Overview

The goal of this post is two-fold:

To provide additional context and highlight some essential parts from the MLP.ipynb Jupyter notebook in the Github repo for the project
To selfishly serve as a refresher to basic ideas behind layers and backpropagation seen in popular ML libraries like PyTorch.

With that in mind and to keep it brief, I will assume some knowledge of what an MLP is and non-linear activations such as the Softmax function, matrix multiplication, etc.

Getting started

The data

For this project, our task is multi-class classification using the Fashion-MNIST dataset, which consists of 28x28 px monochromatic images labelled into one of 10 different clothing item categories.

Pre-processing the data

Each pixel value in an image is an integer ranging from 0 - 255. In this case, the scale of features is bounded and approximately the same, so it is unnecessary to do something like z-normalization, where we subtract the mean and divide by the standard deviation. However, dividing the images by 255 (i.e. scaling the range between 0-1) sped up the training process and achieved a more stable conversion.

Flattening & One-hot encoding

One-hot encoding converts categorical labels like (0, 1, 2, 3,…) for the different clothing items into vectors with length equal to the number of classes. In this vector, the index equal to the categorical label would have a value of 1, with all other indices being 0. This allows the network's output layer to represent each class's probability independently.

We flatten the 2D images into a vector, which is the required input format for our MLP since we do not have a sliding window approach as in a CNN. Here, flattened_train_images is a 2D array where every row represents a flattened image from the original train_images set:

flattened_train_images = np.array([train_images[i,:,:].flatten() for i in range(len(train_images))])

= Record list =
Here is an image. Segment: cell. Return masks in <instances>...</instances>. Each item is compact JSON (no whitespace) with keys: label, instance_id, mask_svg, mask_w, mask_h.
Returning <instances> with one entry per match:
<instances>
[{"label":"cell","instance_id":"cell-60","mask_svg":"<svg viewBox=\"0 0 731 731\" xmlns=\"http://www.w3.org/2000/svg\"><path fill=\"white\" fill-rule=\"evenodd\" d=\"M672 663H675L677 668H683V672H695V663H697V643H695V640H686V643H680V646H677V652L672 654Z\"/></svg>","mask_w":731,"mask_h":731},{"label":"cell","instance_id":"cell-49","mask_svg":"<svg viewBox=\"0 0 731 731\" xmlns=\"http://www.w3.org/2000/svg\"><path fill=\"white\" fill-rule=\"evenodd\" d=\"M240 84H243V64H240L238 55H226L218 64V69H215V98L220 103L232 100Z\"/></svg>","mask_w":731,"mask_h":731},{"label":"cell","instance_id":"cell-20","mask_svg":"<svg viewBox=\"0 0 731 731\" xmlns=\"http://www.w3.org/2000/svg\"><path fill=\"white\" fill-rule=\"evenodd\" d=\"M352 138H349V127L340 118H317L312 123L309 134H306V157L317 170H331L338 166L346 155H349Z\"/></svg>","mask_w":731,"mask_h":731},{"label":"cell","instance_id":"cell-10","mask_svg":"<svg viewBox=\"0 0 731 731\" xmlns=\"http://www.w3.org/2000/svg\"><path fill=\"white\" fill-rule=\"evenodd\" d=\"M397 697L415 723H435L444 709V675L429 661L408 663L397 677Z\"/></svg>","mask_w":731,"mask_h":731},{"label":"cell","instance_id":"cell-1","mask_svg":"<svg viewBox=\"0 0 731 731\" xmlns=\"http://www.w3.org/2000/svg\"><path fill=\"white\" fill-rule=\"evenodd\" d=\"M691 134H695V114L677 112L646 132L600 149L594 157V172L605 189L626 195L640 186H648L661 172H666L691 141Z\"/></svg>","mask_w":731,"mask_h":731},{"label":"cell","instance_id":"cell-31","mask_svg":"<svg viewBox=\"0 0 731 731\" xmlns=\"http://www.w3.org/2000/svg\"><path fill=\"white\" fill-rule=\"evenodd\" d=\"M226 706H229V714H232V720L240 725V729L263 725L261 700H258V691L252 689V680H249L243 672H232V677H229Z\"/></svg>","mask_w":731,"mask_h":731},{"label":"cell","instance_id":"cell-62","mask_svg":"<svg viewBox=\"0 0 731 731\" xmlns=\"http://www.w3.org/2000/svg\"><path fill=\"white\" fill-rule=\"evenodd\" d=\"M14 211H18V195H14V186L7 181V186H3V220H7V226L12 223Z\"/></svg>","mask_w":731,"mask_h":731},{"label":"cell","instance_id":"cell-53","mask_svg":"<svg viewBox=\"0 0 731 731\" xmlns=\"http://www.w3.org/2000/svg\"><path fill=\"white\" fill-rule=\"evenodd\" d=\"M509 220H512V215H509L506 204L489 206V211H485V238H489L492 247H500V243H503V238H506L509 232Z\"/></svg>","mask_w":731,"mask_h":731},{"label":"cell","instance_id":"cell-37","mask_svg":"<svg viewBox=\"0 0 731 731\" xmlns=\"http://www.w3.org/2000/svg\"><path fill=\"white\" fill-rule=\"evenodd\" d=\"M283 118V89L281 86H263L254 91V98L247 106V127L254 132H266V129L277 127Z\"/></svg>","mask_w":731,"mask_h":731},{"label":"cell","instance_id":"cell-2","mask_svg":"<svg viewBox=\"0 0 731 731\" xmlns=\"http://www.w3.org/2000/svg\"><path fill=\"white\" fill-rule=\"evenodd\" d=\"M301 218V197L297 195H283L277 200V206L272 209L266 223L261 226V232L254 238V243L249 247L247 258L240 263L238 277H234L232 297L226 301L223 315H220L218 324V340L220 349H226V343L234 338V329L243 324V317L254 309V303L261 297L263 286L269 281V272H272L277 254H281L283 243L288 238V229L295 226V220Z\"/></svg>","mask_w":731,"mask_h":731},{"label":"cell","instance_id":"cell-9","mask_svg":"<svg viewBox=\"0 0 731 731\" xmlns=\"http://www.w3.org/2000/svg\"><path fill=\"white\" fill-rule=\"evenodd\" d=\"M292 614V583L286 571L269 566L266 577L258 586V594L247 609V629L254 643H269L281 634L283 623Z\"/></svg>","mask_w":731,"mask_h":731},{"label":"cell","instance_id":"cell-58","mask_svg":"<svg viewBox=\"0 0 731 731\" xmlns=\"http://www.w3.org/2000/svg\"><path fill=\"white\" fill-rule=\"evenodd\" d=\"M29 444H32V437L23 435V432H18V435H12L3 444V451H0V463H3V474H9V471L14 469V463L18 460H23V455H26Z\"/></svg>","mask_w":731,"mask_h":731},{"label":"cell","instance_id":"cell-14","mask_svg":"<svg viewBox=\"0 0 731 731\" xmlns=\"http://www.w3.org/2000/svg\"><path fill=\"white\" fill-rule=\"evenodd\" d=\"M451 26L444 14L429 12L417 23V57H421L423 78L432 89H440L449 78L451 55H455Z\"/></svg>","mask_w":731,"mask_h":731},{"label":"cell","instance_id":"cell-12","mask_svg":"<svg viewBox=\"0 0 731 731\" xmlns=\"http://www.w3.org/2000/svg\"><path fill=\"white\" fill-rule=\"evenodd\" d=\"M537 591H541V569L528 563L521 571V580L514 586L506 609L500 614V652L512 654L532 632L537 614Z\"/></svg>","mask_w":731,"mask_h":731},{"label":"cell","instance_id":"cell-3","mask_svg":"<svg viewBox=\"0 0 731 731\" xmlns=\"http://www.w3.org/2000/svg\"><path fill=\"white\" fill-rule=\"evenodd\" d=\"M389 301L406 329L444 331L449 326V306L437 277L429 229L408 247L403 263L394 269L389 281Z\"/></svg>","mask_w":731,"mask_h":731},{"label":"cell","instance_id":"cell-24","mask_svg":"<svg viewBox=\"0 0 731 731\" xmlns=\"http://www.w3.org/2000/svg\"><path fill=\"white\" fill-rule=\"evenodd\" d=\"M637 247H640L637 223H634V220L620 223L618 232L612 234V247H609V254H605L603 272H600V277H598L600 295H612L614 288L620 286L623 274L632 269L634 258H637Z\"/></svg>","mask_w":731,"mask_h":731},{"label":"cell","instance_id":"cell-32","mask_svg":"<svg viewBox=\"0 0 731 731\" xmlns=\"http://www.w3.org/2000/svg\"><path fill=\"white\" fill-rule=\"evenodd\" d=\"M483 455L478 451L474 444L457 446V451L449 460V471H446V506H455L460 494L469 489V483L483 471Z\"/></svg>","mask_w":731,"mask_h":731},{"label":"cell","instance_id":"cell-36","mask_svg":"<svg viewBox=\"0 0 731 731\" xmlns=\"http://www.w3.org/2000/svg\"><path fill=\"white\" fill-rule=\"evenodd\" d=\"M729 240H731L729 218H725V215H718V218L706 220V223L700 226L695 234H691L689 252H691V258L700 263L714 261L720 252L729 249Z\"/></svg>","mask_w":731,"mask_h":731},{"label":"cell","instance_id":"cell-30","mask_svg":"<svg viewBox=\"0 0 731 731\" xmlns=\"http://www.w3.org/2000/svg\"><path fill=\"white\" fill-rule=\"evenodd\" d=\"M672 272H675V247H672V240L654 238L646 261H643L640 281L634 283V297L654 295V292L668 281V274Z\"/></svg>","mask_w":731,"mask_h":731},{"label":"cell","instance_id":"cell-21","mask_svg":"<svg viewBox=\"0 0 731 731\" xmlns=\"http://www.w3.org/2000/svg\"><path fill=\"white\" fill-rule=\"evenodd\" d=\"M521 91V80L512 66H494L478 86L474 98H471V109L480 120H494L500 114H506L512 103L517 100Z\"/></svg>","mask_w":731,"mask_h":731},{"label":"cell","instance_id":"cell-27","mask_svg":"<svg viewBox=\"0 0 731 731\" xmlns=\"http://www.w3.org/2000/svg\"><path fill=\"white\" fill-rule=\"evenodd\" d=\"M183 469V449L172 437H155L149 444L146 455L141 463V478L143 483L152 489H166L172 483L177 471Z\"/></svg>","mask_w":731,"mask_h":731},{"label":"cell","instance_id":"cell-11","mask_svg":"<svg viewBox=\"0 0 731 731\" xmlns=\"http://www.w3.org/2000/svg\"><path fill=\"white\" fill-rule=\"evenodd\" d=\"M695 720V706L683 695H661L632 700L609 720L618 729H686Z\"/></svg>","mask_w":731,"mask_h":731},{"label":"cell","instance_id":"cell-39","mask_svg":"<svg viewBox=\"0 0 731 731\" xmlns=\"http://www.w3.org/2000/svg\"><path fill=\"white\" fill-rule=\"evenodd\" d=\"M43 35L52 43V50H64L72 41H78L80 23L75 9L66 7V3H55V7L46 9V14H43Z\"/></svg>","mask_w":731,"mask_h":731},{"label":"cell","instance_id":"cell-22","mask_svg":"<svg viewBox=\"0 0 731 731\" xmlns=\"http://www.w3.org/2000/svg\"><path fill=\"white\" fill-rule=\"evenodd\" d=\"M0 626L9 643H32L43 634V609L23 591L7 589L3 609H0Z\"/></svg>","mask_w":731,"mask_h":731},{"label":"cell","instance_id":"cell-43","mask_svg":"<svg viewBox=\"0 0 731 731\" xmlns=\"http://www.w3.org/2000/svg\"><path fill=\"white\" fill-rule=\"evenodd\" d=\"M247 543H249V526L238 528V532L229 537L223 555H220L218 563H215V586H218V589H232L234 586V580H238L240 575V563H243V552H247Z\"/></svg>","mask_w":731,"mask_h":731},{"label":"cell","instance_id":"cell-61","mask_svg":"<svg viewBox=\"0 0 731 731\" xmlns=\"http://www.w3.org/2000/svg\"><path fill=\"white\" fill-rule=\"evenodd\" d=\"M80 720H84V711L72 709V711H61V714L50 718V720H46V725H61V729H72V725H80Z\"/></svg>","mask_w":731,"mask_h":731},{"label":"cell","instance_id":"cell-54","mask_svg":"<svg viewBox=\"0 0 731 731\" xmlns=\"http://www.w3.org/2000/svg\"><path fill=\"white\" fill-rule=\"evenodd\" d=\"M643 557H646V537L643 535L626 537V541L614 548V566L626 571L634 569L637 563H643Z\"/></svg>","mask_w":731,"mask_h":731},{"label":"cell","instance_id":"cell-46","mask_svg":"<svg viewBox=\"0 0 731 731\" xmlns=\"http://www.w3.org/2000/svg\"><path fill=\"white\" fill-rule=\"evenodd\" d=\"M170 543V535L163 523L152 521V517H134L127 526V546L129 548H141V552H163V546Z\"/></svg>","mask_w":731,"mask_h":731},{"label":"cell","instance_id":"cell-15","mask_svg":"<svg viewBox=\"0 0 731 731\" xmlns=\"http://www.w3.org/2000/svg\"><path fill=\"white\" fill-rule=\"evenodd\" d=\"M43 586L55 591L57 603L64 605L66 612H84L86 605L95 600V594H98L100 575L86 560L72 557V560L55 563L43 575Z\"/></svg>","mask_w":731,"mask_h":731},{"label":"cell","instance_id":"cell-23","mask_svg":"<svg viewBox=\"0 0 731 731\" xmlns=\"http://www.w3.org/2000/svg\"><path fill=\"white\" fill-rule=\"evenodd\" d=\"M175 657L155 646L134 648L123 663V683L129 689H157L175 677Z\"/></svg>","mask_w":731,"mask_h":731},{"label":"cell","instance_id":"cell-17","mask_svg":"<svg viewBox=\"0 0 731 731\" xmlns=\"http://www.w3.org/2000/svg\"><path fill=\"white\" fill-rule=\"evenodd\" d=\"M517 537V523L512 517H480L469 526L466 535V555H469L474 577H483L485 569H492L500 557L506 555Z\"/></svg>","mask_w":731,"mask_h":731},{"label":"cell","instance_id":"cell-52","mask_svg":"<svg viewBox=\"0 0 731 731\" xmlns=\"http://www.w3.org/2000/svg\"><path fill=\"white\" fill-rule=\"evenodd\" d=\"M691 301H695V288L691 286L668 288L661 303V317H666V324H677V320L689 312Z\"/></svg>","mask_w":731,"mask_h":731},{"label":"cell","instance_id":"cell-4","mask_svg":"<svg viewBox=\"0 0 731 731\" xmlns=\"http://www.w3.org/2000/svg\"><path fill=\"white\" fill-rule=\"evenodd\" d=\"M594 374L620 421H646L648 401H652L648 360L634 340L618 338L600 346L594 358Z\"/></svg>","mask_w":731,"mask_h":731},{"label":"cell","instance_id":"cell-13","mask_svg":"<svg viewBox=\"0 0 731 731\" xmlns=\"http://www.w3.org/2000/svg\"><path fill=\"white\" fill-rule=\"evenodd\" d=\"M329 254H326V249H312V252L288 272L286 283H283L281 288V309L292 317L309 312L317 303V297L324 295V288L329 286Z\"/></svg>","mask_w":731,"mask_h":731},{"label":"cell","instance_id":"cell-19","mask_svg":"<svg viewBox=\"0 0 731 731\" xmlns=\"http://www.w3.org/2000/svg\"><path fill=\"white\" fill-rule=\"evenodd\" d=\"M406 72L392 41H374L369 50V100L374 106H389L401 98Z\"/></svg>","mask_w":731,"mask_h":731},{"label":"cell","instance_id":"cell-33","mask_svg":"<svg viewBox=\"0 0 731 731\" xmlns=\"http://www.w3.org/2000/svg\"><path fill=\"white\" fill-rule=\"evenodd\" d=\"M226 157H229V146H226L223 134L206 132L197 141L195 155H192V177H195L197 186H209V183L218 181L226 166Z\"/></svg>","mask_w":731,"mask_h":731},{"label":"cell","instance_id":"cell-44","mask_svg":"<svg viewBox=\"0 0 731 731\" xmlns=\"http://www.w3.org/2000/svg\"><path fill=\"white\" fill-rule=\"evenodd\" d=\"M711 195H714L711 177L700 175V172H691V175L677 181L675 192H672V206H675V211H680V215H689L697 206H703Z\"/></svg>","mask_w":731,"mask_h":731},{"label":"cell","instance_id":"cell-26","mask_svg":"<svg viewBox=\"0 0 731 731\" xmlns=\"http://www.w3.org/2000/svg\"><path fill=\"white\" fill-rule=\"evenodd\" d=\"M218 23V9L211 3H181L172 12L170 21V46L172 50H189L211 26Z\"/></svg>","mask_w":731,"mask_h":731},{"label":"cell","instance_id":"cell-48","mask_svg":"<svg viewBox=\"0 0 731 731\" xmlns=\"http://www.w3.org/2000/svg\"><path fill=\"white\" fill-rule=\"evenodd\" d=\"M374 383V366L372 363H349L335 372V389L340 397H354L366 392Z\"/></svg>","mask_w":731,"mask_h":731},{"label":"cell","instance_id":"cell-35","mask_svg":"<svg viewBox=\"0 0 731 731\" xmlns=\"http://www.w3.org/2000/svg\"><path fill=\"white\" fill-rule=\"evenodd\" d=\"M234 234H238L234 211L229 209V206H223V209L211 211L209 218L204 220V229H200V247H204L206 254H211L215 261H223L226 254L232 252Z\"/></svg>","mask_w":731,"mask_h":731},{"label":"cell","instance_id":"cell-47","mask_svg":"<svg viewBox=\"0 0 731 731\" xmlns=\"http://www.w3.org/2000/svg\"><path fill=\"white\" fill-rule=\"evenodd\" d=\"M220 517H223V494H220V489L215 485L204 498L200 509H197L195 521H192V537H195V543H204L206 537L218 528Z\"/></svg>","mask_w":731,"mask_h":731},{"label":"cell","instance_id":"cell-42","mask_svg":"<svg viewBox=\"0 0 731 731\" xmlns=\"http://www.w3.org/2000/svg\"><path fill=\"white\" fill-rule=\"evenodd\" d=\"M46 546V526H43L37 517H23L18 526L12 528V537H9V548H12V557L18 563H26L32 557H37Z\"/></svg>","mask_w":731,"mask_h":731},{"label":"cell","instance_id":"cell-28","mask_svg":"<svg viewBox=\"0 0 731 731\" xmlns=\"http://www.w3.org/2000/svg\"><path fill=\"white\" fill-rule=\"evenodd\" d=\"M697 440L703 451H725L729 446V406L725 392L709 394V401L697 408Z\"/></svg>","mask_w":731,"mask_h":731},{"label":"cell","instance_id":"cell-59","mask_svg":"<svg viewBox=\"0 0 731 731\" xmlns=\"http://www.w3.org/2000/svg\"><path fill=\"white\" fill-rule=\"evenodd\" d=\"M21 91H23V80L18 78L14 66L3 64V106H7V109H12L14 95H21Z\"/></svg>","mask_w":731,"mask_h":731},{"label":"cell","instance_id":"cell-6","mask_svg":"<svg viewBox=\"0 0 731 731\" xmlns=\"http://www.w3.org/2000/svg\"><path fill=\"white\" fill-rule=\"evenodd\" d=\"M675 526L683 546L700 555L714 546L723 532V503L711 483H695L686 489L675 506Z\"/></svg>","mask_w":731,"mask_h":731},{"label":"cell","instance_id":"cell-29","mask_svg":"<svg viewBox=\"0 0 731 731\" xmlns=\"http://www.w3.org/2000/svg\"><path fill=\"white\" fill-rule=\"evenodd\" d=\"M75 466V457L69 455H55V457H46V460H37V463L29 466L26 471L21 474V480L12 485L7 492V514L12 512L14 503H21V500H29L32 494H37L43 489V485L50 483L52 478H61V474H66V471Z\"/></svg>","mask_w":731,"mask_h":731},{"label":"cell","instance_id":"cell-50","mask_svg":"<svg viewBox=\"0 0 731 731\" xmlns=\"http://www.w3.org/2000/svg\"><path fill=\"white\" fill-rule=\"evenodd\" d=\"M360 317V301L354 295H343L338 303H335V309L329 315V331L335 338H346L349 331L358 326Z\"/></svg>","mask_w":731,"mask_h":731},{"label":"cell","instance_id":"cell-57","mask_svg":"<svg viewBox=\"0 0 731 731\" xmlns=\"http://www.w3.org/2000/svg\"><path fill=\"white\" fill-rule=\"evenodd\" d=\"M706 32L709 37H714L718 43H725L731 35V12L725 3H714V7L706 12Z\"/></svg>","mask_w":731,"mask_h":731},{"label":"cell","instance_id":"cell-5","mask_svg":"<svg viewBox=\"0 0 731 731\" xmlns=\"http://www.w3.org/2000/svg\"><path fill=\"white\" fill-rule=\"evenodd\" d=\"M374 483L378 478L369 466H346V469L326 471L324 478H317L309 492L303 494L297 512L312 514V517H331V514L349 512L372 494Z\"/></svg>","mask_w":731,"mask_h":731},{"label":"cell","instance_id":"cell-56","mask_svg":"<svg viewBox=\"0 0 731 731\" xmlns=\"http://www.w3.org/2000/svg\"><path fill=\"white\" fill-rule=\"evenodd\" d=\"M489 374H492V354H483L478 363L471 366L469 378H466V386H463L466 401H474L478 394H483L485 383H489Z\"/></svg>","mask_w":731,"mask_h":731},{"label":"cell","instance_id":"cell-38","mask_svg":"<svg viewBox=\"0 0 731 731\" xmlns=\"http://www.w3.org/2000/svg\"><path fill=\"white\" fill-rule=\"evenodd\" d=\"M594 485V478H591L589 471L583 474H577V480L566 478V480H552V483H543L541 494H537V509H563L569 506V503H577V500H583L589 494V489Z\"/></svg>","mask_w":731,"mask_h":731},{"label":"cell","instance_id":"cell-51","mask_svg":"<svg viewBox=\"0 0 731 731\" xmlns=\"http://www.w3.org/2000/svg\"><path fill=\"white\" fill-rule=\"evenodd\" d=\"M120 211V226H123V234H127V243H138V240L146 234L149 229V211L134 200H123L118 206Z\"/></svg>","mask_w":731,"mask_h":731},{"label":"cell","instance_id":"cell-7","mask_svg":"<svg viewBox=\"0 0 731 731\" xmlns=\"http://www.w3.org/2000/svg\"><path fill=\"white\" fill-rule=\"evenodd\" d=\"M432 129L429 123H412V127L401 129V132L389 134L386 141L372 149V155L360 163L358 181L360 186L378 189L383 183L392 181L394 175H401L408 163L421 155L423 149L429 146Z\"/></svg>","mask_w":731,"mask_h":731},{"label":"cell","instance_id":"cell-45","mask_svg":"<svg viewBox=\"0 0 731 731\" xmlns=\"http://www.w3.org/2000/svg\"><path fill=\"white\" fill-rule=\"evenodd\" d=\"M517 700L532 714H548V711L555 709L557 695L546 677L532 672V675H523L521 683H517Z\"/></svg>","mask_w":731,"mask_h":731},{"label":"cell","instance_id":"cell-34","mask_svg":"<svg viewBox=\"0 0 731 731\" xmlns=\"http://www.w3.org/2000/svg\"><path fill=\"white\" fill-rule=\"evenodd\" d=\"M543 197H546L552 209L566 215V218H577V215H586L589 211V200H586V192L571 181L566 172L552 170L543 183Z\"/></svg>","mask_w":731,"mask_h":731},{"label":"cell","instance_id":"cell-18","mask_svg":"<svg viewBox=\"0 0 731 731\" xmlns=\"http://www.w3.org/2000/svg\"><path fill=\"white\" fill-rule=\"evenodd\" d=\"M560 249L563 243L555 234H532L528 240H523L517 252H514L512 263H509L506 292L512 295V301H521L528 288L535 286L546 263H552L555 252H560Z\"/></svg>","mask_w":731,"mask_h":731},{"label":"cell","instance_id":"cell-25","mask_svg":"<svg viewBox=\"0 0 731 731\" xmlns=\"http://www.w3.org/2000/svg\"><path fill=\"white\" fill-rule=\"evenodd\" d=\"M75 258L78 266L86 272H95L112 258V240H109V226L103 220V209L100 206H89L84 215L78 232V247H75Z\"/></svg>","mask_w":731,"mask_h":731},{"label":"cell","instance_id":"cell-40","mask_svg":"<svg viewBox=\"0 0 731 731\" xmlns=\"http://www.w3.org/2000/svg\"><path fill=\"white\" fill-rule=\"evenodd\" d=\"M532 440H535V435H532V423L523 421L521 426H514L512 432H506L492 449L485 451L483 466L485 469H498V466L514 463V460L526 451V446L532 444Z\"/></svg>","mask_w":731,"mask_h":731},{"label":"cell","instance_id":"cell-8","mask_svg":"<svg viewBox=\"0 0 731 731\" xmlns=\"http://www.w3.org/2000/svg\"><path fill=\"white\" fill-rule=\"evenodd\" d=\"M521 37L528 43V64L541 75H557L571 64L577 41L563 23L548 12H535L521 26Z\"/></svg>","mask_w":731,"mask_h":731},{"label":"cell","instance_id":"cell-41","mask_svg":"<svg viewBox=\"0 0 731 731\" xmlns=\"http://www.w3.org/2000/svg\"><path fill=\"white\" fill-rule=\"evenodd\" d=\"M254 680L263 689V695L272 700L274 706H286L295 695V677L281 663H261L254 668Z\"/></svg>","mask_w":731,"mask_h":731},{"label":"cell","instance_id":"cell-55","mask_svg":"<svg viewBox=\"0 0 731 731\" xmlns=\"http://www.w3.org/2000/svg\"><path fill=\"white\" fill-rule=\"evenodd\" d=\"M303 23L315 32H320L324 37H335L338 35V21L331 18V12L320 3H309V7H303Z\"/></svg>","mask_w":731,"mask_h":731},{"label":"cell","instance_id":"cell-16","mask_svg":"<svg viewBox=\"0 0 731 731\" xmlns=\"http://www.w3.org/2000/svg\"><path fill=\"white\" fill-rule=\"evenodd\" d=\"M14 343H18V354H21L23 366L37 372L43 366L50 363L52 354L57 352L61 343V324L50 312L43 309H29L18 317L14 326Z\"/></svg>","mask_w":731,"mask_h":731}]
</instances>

= Set of tasks =
**1)** In the MLP post, how many clothing item categories are the Fashion-MNIST images labelled into?
**2)** Print the passage of the MLP post starting with "One-hot encoding converts" and going on through "i in range(len(train_images))])".
**3)** Decide whether each statement agrees with the MLP post, answering yes or no and quoting the deciding words: (a) The Fashion-MNIST images are 28x28 px and monochromatic. (b) The pixel values were z-normalized before training. (c) The MLP takes its input through a sliding window approach, as a CNN does.

= Full solutions =
**1)** 10 categories.

**2)**
One-hot encoding converts categorical labels like (0, 1, 2, 3,…) for the different clothing items into vectors with length equal to the number of classes. In this vector, the index equal to the categorical label would have a value of 1, with all other indices being 0. This allows the network's output layer to represent each class's probability independently.

We flatten the 2D images into a vector, which is the required input format for our MLP since we do not have a sliding window approach as in a CNN. Here, flattened_train_images is a 2D array where every row represents a flattened image from the original train_images set:

flattened_train_images = np.array([train_images[i,:,:].flatten() for i in range(len(train_images))])

**3)**
(a) Yes: "consists of 28x28 px monochromatic images"
(b) No: "it is unnecessary to do something like z-normalization"
(c) No: "since we do not have a sliding window approach as in a CNN"